### Directive
In the thread on the volume of a simplex below, retype the passage starting at "Volume of a" and ending at "would be appreciated.".

Volume of a simplex

Question

Find the hypervolume of the hypersolid in 4-space $\mathbb{R}^4$ consisting of the points $(w,x,y,z)$ that satisfy $w\ge0,x\ge0,y\ge0,z\ge0$ and $w+2x+3y+4z\le6$

---

This is a problem from our undergrad math competition a few years ago. And I just couldn't wrap my head around the concept of four dimension. I guess we are using quadruple integral to do this? Any help would be appreciated.

Answer 1

If instead you had the simplex $$ x,y,z,w\ge 0 \quad\text{and}\quad x+y+z+w\le 1, $$ then its volume would be $\frac{1}{4!}=\frac{1}{24}$.

Now, what do the coefficients 2,3 and 4 are doing?

Answer. Divide by 2,3 and 4.

What does 6, in the position of 1 do?

Answer. Multiply by $6^4$.

Altogether

Volume of simplex $=\frac{6^4}{24^2}=\frac{9}{4}.$

Answer 2

It is the quadruple integral: the set up is:

$$V = \int^{6}_{0}\int^{\frac{6-w}{2}}_{0}\int^{\frac{6-w-2x}{3}}_{0}\int^{\frac{6-w-2x-3y}{4}}_{0}1\,dz\,dy\,dx\,dw$$

### Records provided
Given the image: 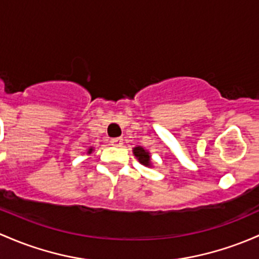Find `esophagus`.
I'll list each match as a JSON object with an SVG mask.
<instances>
[{"label":"esophagus","mask_w":259,"mask_h":259,"mask_svg":"<svg viewBox=\"0 0 259 259\" xmlns=\"http://www.w3.org/2000/svg\"><path fill=\"white\" fill-rule=\"evenodd\" d=\"M122 143H124V140H122L121 138H114V139H111V140H110L111 145L116 146V148H121Z\"/></svg>","instance_id":"34e87169"}]
</instances>
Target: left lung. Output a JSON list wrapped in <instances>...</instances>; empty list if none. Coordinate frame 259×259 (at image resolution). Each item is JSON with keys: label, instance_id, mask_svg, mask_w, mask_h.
<instances>
[{"label": "left lung", "instance_id": "8db88e82", "mask_svg": "<svg viewBox=\"0 0 259 259\" xmlns=\"http://www.w3.org/2000/svg\"><path fill=\"white\" fill-rule=\"evenodd\" d=\"M133 154H134V156L137 157L138 161L140 162L141 165L146 166V167H152L150 151L141 148V146H135V148H133Z\"/></svg>", "mask_w": 259, "mask_h": 259}]
</instances>
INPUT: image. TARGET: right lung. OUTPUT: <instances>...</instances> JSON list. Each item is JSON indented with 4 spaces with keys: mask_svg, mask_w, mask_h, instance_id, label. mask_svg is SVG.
Here are the masks:
<instances>
[{
    "mask_svg": "<svg viewBox=\"0 0 259 259\" xmlns=\"http://www.w3.org/2000/svg\"><path fill=\"white\" fill-rule=\"evenodd\" d=\"M93 151H94V148H93V146H91V148H89L88 150H87V155H91Z\"/></svg>",
    "mask_w": 259,
    "mask_h": 259,
    "instance_id": "obj_1",
    "label": "right lung"
}]
</instances>
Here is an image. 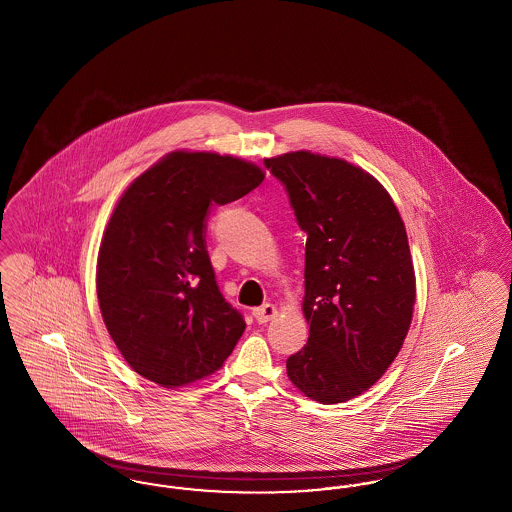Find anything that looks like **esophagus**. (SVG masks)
I'll return each mask as SVG.
<instances>
[{
  "mask_svg": "<svg viewBox=\"0 0 512 512\" xmlns=\"http://www.w3.org/2000/svg\"><path fill=\"white\" fill-rule=\"evenodd\" d=\"M276 315H278V311H276V307L272 303H265V305L253 309V317H255L259 324H267L268 320H272Z\"/></svg>",
  "mask_w": 512,
  "mask_h": 512,
  "instance_id": "esophagus-1",
  "label": "esophagus"
}]
</instances>
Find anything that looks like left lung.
Wrapping results in <instances>:
<instances>
[{"label": "left lung", "instance_id": "1", "mask_svg": "<svg viewBox=\"0 0 512 512\" xmlns=\"http://www.w3.org/2000/svg\"><path fill=\"white\" fill-rule=\"evenodd\" d=\"M307 232L303 315L307 345L288 378L324 405L376 384L407 338L414 299L405 224L384 186L343 159L292 151L265 159Z\"/></svg>", "mask_w": 512, "mask_h": 512}]
</instances>
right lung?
Here are the masks:
<instances>
[{"instance_id": "1", "label": "right lung", "mask_w": 512, "mask_h": 512, "mask_svg": "<svg viewBox=\"0 0 512 512\" xmlns=\"http://www.w3.org/2000/svg\"><path fill=\"white\" fill-rule=\"evenodd\" d=\"M263 169L238 157L172 151L122 194L99 245V309L124 361L180 388L228 359L245 320L220 293L207 215L255 190Z\"/></svg>"}]
</instances>
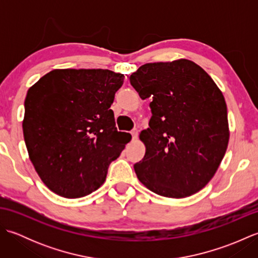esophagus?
Wrapping results in <instances>:
<instances>
[{"label": "esophagus", "mask_w": 258, "mask_h": 258, "mask_svg": "<svg viewBox=\"0 0 258 258\" xmlns=\"http://www.w3.org/2000/svg\"><path fill=\"white\" fill-rule=\"evenodd\" d=\"M131 134H132V139H133V141H136L138 140V136H139V131L138 130H133L132 132H131Z\"/></svg>", "instance_id": "1"}]
</instances>
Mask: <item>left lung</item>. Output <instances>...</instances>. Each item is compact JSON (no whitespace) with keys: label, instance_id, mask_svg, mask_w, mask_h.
Masks as SVG:
<instances>
[{"label":"left lung","instance_id":"8db88e82","mask_svg":"<svg viewBox=\"0 0 258 258\" xmlns=\"http://www.w3.org/2000/svg\"><path fill=\"white\" fill-rule=\"evenodd\" d=\"M130 81L142 100L152 101L150 127L140 133L145 155L134 165L139 180L171 199L200 191L215 175L228 145L222 91L186 58L146 63Z\"/></svg>","mask_w":258,"mask_h":258}]
</instances>
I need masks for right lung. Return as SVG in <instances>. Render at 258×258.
I'll use <instances>...</instances> for the list:
<instances>
[{
	"mask_svg": "<svg viewBox=\"0 0 258 258\" xmlns=\"http://www.w3.org/2000/svg\"><path fill=\"white\" fill-rule=\"evenodd\" d=\"M123 81L109 70L56 69L27 91L26 149L53 193L79 199L105 182L109 163L132 139L116 130L109 109Z\"/></svg>",
	"mask_w": 258,
	"mask_h": 258,
	"instance_id": "1",
	"label": "right lung"
}]
</instances>
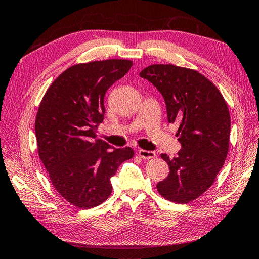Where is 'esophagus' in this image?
Segmentation results:
<instances>
[{"label":"esophagus","mask_w":259,"mask_h":259,"mask_svg":"<svg viewBox=\"0 0 259 259\" xmlns=\"http://www.w3.org/2000/svg\"><path fill=\"white\" fill-rule=\"evenodd\" d=\"M138 155L141 157V158H144V159H151V158H154V157L156 156L155 151L145 150V149H139L138 150Z\"/></svg>","instance_id":"34e87169"}]
</instances>
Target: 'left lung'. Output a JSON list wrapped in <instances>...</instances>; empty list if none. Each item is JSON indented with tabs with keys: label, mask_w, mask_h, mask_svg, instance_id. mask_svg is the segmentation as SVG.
Instances as JSON below:
<instances>
[{
	"label": "left lung",
	"mask_w": 259,
	"mask_h": 259,
	"mask_svg": "<svg viewBox=\"0 0 259 259\" xmlns=\"http://www.w3.org/2000/svg\"><path fill=\"white\" fill-rule=\"evenodd\" d=\"M163 95L169 123H179L182 146L170 159L169 174L157 184L159 194L176 203H189L213 184L229 149L230 114L214 84L193 69L150 65L140 72Z\"/></svg>",
	"instance_id": "1"
}]
</instances>
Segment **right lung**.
<instances>
[{"label": "right lung", "instance_id": "obj_1", "mask_svg": "<svg viewBox=\"0 0 259 259\" xmlns=\"http://www.w3.org/2000/svg\"><path fill=\"white\" fill-rule=\"evenodd\" d=\"M131 66L126 59L74 65L54 80L39 105L34 124L39 157L56 191L80 209L103 203L112 192L110 179L134 156L130 147L113 148L96 138L106 91Z\"/></svg>", "mask_w": 259, "mask_h": 259}]
</instances>
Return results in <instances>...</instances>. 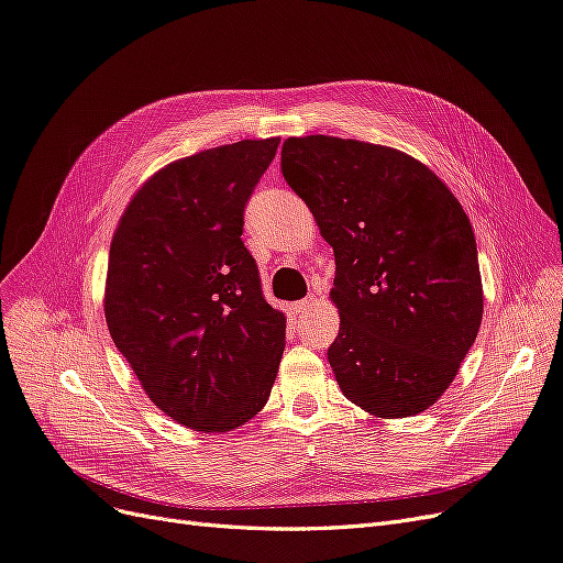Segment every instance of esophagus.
Listing matches in <instances>:
<instances>
[{
  "label": "esophagus",
  "instance_id": "esophagus-1",
  "mask_svg": "<svg viewBox=\"0 0 563 563\" xmlns=\"http://www.w3.org/2000/svg\"><path fill=\"white\" fill-rule=\"evenodd\" d=\"M314 300H317V296H308V298L298 300V302H296V312L300 314V312H305V310H310L312 305H314Z\"/></svg>",
  "mask_w": 563,
  "mask_h": 563
}]
</instances>
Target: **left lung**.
I'll return each mask as SVG.
<instances>
[{"label": "left lung", "mask_w": 563, "mask_h": 563, "mask_svg": "<svg viewBox=\"0 0 563 563\" xmlns=\"http://www.w3.org/2000/svg\"><path fill=\"white\" fill-rule=\"evenodd\" d=\"M282 174L333 246L340 331L329 364L343 395L378 418L430 408L484 312L463 207L404 152L333 135L284 141Z\"/></svg>", "instance_id": "left-lung-1"}]
</instances>
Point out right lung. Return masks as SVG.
<instances>
[{"instance_id":"1","label":"right lung","mask_w":563,"mask_h":563,"mask_svg":"<svg viewBox=\"0 0 563 563\" xmlns=\"http://www.w3.org/2000/svg\"><path fill=\"white\" fill-rule=\"evenodd\" d=\"M279 139L240 141L152 176L112 236L106 319L147 397L197 432H228L267 404L286 319L242 242L246 203Z\"/></svg>"}]
</instances>
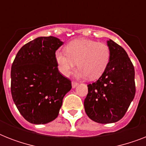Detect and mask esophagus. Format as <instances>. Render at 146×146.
I'll list each match as a JSON object with an SVG mask.
<instances>
[{
	"mask_svg": "<svg viewBox=\"0 0 146 146\" xmlns=\"http://www.w3.org/2000/svg\"><path fill=\"white\" fill-rule=\"evenodd\" d=\"M78 84H79L78 82H75V81H73V82H72V87H73V89H74V88H76V87L77 86Z\"/></svg>",
	"mask_w": 146,
	"mask_h": 146,
	"instance_id": "1",
	"label": "esophagus"
}]
</instances>
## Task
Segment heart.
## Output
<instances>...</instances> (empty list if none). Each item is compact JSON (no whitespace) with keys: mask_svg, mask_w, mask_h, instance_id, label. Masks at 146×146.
<instances>
[{"mask_svg":"<svg viewBox=\"0 0 146 146\" xmlns=\"http://www.w3.org/2000/svg\"><path fill=\"white\" fill-rule=\"evenodd\" d=\"M64 50H57L54 57L58 70L67 76L76 65L77 77L96 80L103 74L111 59L110 47L103 42L86 38L70 42Z\"/></svg>","mask_w":146,"mask_h":146,"instance_id":"obj_1","label":"heart"}]
</instances>
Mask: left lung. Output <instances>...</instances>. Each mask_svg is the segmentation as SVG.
<instances>
[{"instance_id": "8db88e82", "label": "left lung", "mask_w": 146, "mask_h": 146, "mask_svg": "<svg viewBox=\"0 0 146 146\" xmlns=\"http://www.w3.org/2000/svg\"><path fill=\"white\" fill-rule=\"evenodd\" d=\"M111 59L101 77L88 85L84 101L86 113L99 123L117 122L125 115L136 94L135 70L126 50L108 41Z\"/></svg>"}]
</instances>
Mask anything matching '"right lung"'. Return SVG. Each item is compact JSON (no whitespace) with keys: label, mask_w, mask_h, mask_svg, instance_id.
Returning a JSON list of instances; mask_svg holds the SVG:
<instances>
[{"label":"right lung","mask_w":146,"mask_h":146,"mask_svg":"<svg viewBox=\"0 0 146 146\" xmlns=\"http://www.w3.org/2000/svg\"><path fill=\"white\" fill-rule=\"evenodd\" d=\"M63 44L53 36L24 44L11 66V95L21 115L31 123L44 124L57 118L71 81L58 70L55 52Z\"/></svg>","instance_id":"right-lung-1"}]
</instances>
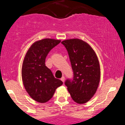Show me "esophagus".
<instances>
[{"label": "esophagus", "instance_id": "34e87169", "mask_svg": "<svg viewBox=\"0 0 125 125\" xmlns=\"http://www.w3.org/2000/svg\"><path fill=\"white\" fill-rule=\"evenodd\" d=\"M61 80L63 82H64V81H65V77L63 76L61 78Z\"/></svg>", "mask_w": 125, "mask_h": 125}]
</instances>
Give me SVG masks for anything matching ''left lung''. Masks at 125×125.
I'll return each instance as SVG.
<instances>
[{"label": "left lung", "mask_w": 125, "mask_h": 125, "mask_svg": "<svg viewBox=\"0 0 125 125\" xmlns=\"http://www.w3.org/2000/svg\"><path fill=\"white\" fill-rule=\"evenodd\" d=\"M68 53L73 71V79H67V86L72 99L83 104L95 94L100 79V69L96 54L86 42L78 39L62 42Z\"/></svg>", "instance_id": "obj_1"}]
</instances>
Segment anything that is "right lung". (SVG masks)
<instances>
[{"label": "right lung", "mask_w": 125, "mask_h": 125, "mask_svg": "<svg viewBox=\"0 0 125 125\" xmlns=\"http://www.w3.org/2000/svg\"><path fill=\"white\" fill-rule=\"evenodd\" d=\"M60 40L44 39L34 43L25 55L22 65L23 85L30 96L39 103H45L53 96L63 82L56 79L45 65V59Z\"/></svg>", "instance_id": "add662e5"}]
</instances>
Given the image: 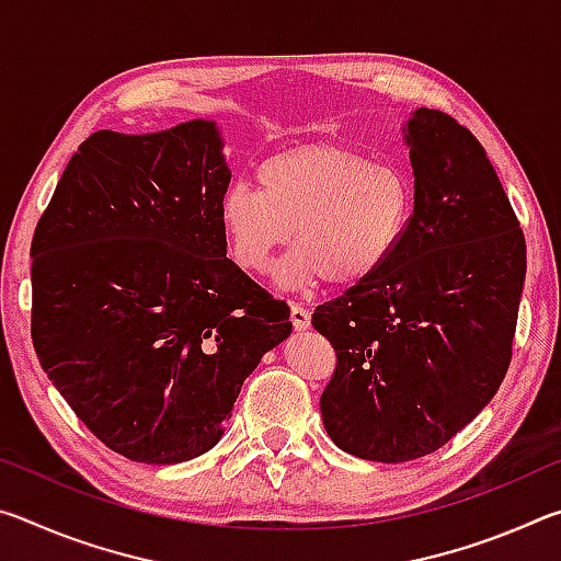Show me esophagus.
<instances>
[{"mask_svg": "<svg viewBox=\"0 0 561 561\" xmlns=\"http://www.w3.org/2000/svg\"><path fill=\"white\" fill-rule=\"evenodd\" d=\"M291 324H294V329H297V331L309 329V324H311L309 309L301 307V304H291Z\"/></svg>", "mask_w": 561, "mask_h": 561, "instance_id": "esophagus-1", "label": "esophagus"}]
</instances>
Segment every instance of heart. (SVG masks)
Here are the masks:
<instances>
[{
  "mask_svg": "<svg viewBox=\"0 0 561 561\" xmlns=\"http://www.w3.org/2000/svg\"><path fill=\"white\" fill-rule=\"evenodd\" d=\"M260 190L234 183L220 197L230 257L262 274L291 242L279 267L284 287H358L381 272L403 242L413 185L398 165L371 163L336 144H304L264 158Z\"/></svg>",
  "mask_w": 561,
  "mask_h": 561,
  "instance_id": "1",
  "label": "heart"
}]
</instances>
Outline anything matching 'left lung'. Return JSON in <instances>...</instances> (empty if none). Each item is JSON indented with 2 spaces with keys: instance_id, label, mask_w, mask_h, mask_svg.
Returning <instances> with one entry per match:
<instances>
[{
  "instance_id": "1",
  "label": "left lung",
  "mask_w": 561,
  "mask_h": 561,
  "mask_svg": "<svg viewBox=\"0 0 561 561\" xmlns=\"http://www.w3.org/2000/svg\"><path fill=\"white\" fill-rule=\"evenodd\" d=\"M413 215L374 279L319 304L336 351L321 417L341 450L405 462L443 448L505 378L525 234L485 148L443 111L408 121Z\"/></svg>"
}]
</instances>
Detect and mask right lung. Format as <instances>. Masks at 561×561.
<instances>
[{
	"label": "right lung",
	"instance_id": "obj_1",
	"mask_svg": "<svg viewBox=\"0 0 561 561\" xmlns=\"http://www.w3.org/2000/svg\"><path fill=\"white\" fill-rule=\"evenodd\" d=\"M213 121L76 150L32 240V341L113 453L173 465L217 445L289 307L227 260L230 185Z\"/></svg>",
	"mask_w": 561,
	"mask_h": 561
}]
</instances>
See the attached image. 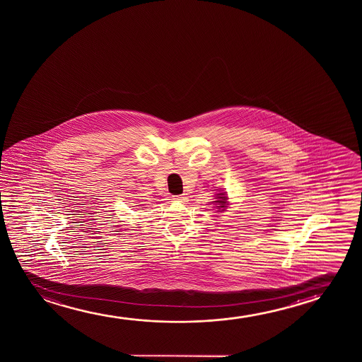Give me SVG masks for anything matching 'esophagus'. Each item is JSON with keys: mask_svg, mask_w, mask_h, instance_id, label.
Instances as JSON below:
<instances>
[{"mask_svg": "<svg viewBox=\"0 0 362 362\" xmlns=\"http://www.w3.org/2000/svg\"><path fill=\"white\" fill-rule=\"evenodd\" d=\"M173 200L174 202H178V203H185L188 198L185 195H175V197H173Z\"/></svg>", "mask_w": 362, "mask_h": 362, "instance_id": "esophagus-1", "label": "esophagus"}]
</instances>
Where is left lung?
Wrapping results in <instances>:
<instances>
[{
  "label": "left lung",
  "instance_id": "obj_1",
  "mask_svg": "<svg viewBox=\"0 0 362 362\" xmlns=\"http://www.w3.org/2000/svg\"><path fill=\"white\" fill-rule=\"evenodd\" d=\"M218 202H215V203H218V206H216V208L218 209H225L226 208V205H228V198L226 197H218Z\"/></svg>",
  "mask_w": 362,
  "mask_h": 362
}]
</instances>
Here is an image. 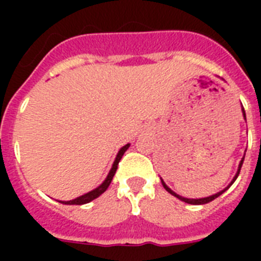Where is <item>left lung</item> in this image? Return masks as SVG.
Returning a JSON list of instances; mask_svg holds the SVG:
<instances>
[{
  "label": "left lung",
  "instance_id": "8db88e82",
  "mask_svg": "<svg viewBox=\"0 0 261 261\" xmlns=\"http://www.w3.org/2000/svg\"><path fill=\"white\" fill-rule=\"evenodd\" d=\"M243 115H244V119H245V120H247V118H245V111H244V108H243ZM244 157H245V154H244ZM244 157H243V159H241V161H240V164H239V169H237V173L234 174V177H233V180H231V181L229 182V186H227V187H225V188H223L222 191H219V192H217V194L211 195V196H207V198H199V199H190V198H184V196H181V195L176 194V192H174V191H172L171 188H169V187H168L167 184H165V181H164L163 178H161V182H163L164 188H165V190H167L168 192H169V194H171V195H173V196H176V198H177V199H180V200H181V202H186V203H188V204H206V203L211 202V200H214L215 198H218L219 195H222L223 192H225V191H226L227 188H229V187H230L231 184H233V182L236 181V178L239 177L240 171H241V167H243V163H244Z\"/></svg>",
  "mask_w": 261,
  "mask_h": 261
}]
</instances>
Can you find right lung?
Returning a JSON list of instances; mask_svg holds the SVG:
<instances>
[{
    "instance_id": "1",
    "label": "right lung",
    "mask_w": 261,
    "mask_h": 261,
    "mask_svg": "<svg viewBox=\"0 0 261 261\" xmlns=\"http://www.w3.org/2000/svg\"><path fill=\"white\" fill-rule=\"evenodd\" d=\"M128 147H130V143L124 145V146H123L122 149L118 151V154H116V159H115L114 164H112V168H111L110 173H108V176L106 177V180H104V181H102L101 184L97 187V188H94V190H92L90 192H88V194L81 195V196L73 199V200H67V202H65V200H59V203H63V204H85V203H89V202H92L93 199L98 198V196H100L102 192H106V190L108 188V187H110L111 181H112V178H114L115 172H116V169H118L119 161H120V159H122L123 154H124V151H126Z\"/></svg>"
}]
</instances>
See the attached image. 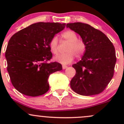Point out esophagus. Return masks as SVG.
I'll return each instance as SVG.
<instances>
[{
    "instance_id": "1",
    "label": "esophagus",
    "mask_w": 124,
    "mask_h": 124,
    "mask_svg": "<svg viewBox=\"0 0 124 124\" xmlns=\"http://www.w3.org/2000/svg\"><path fill=\"white\" fill-rule=\"evenodd\" d=\"M67 68H68V66H66V65H62V68H63V69H66Z\"/></svg>"
}]
</instances>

### Written response
Volume of a simplex

Question

Find the hypervolume of the hypersolid in 4-space $\mathbb{R}^4$ consisting of the points $(w,x,y,z)$ that satisfy $w\ge0,x\ge0,y\ge0,z\ge0$ and $w+2x+3y+4z\le6$

---

This is a problem from our undergrad math competition a few years ago. And I just couldn't wrap my head around the concept of four dimension. I guess we are using quadruple integral to do this? Any help would be appreciated.